Dann kam Rudi wieder, sie gingen zurück in die Stube, und der Alte fragte: »Rudi, sieh nach, ob er etwas eingesteckt hat. Ich habe gehört, wie er herumgeschnüffelt hat.«
»Erklär mir lieber, wie du das hier flicken wolltest, Onkel.« Er drückte ihm mehrere Holzteile in die Hand.
»Ui, ui, ui«, sagte der Alte und breitete sie auf dem Tisch aus, um sie genauer zu betrachten. »Als ich sie in den Stall genommen habe, hatte sie nur einen Riss. Ich habe sie wohl fallen lassen.«
»Ja, so sah es aus, die Teile lagen auf dem Boden verstreut.«
Der Alte seufzte, dann sah er sich nach Capaul um.
»Glauben Sie, die Versicherung könnte mir eine neue Brille bezahlen? Wobei ich gar nicht wüsste, wo man so was noch bekommt. Das ist beste Handarbeit. Rudi, die hat dein Großvater geschnitzt.«
Rudi zwinkerte Capaul zu. »Bestimmt bezahlt die Versicherung das. Und ich kenne im Münstertal einen guten Antikschreiner. Aber dann musst du Herrn Capaul auch endlich erzählen, was passiert ist. Oder was passiert sein könnte. Also, du wolltest die Brille leimen und bist dafür in den Stall gegangen …«
»Leimen?

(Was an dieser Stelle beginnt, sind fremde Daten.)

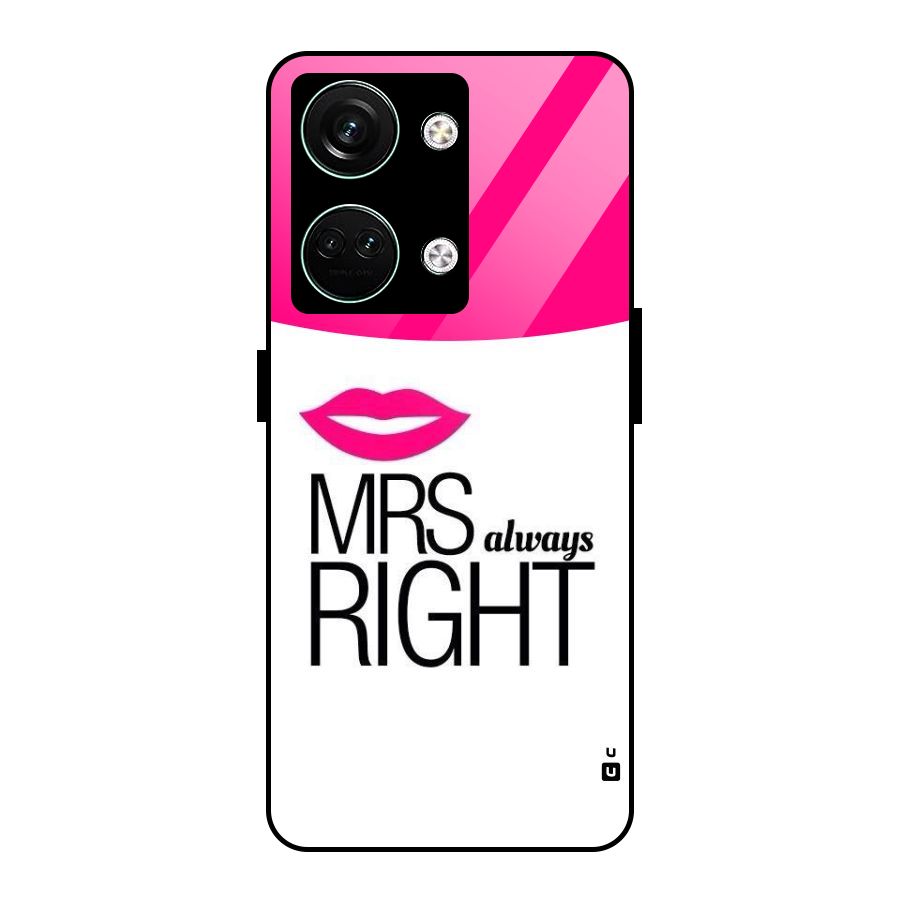 Mrs always right Glass Back Case for Oneplus Nord 3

Du hast keine Ahnung! Damit das hält, muss man so was schrauben oder zapfen, und danach muss man lackieren, schleifen, wieder lackieren. Sonst bleibt womöglich ein Spalt, in dem man sich was einklemmt. Hast du dich mal am Reißverschluss eingeklemmt? Dann weißt du, wovon ich rede.«
»Onkelchen, ich habe noch anderes zu tun. Sagen wir, du wolltest sie flicken, dazu hast du Licht gebraucht. Du wolltest die Lampe einstecken, obwohl du dort keine hast, ich weiß, aber du hast eben gedacht, du hättest eine, und stattdessen hast du das Öfelchen eingesteckt. Könnte es so gewesen sein?«
»Nein, wie soll das gehen?«, rief der Alte. »Ich stecke das Öfelchen ein, und der Stall steht in Flammen? So ein Öfelchen ist doch kein Bunsenbrenner. Du bist ein miserabler Lügner.«
»Wie war es denn wirklich, Herr Pinggera?«, fragte Capaul, während er eine Kuckucksuhr an der Wand betrachtete.

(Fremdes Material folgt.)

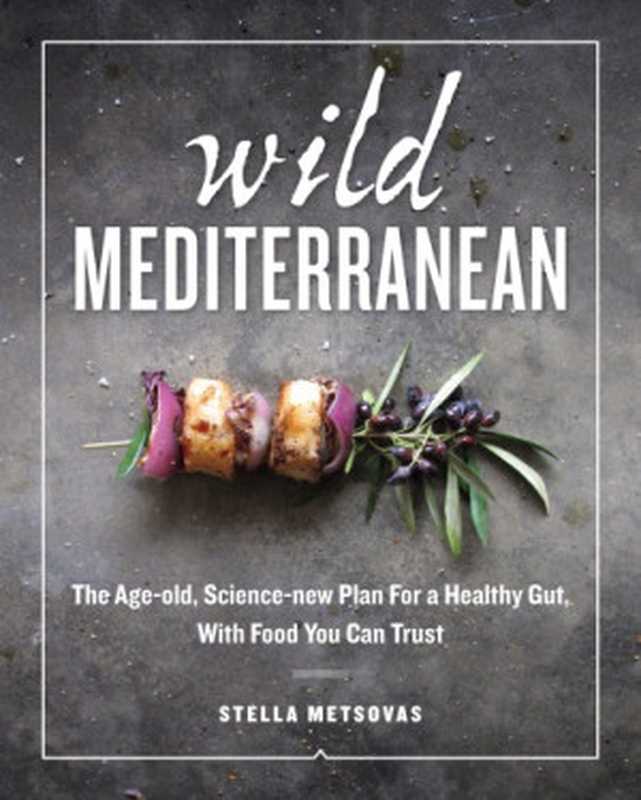 WildMediterraneanTheAge-OldScience-NewPlanForaHealthyGutwithFoodYouCanTrust(StellaMetsovas)(PenguinPublishingGroup2017)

»Wie es war? Es hat gebrannt, als ich kam. Das Öfelchen hat ganz normal geblasen, und davor hat es gebrannt.«
»Die Zeitungen und der Farbverdünner?«
»Wieso?«
»Da gibt es kein Wieso«, schaltete sich Rudi ungeduldig ein. »Du hattest dort nun mal Zeitungen und offenbar Verdünner liegen, die Polizei erfindet so was nicht.«
»Nein, ich habe dort keine Zeitungen. Die Zeitungen sind im Schuppen, nicht im Stall, das weißt du doch, du trägst sie mir immer raus.«
»Da waren Zeitungen, Verdünner oder Pinselreiniger und Skiwachs«, versicherte Capaul. »Brandverursacher war das Skiwachs.«
Der Alte wurde still.
»Was ist, Onkelchen?«
»Nichts. Ich glaube, ich kann auch ohne das Öfelchen.«
»Sie wollen den Schaden gar nicht melden?«
»Nein.«
»Keinen Rapport?«
»Ich sage doch: Nein.«
»Onkelchen, natürlich braucht es einen Rapport. Was, wenn das Feuer noch irgendwo glimmt? Oder wenn du einen gesundheitlichen Schaden davonträgst?«
»Mir geht es gut«, versicherte Rainer Pinggera eigenartig bedrückt und stemmte sich hoch. »Ich muss jetzt nur zu Bett.«
»Meinetwegen, vergiss nur nicht zu trinken«, sagte Rudi und ging zu den Schuhen. »Morgen früh kommt übrigens die Spitex. Danach, dachte ich, machen wir ein Fährtchen hoch zur Padellahütte. Dort ist Kehrausparty, sie machen winterdicht. So was gefällt dir doch.«
»Du und ich allein? Bring Annamaria mit.«
»Wie du willst. Bist du sicher, dass es dir gut geht?«
»Doch, doch. Hast du die Glühbirne gewechselt?«
»Ich muss erst eine besorgen, ich komme nachher noch mal her.«
»Lass, das hat Zeit bis morgen. Ohne Brille kann ich sowieso nicht. Ich gehe hoch.«
Rudi wandte sich zu Capaul: »Das Bad, das zur Wohnung gehört, ist nicht gerade modern, aber es hat immerhin eine Toilette mit Spülung. Und die Mieter sind verreist.«
»Woher weißt du das schon wieder?«, fragte der Alte.
»Von dir, du Giftzwerg. Ach, Onkelchen, das heute war wohl alles etwas viel für dich. Schlaf dich aus, morgen sieht die Welt ganz anders aus.«
Er wollte ihn umarmen, aber der Alte ging schon zur Tür und hielt sie auf. »Vergiss nicht, diesen Polizisten mitzunehmen«, sagte er zum Abschied.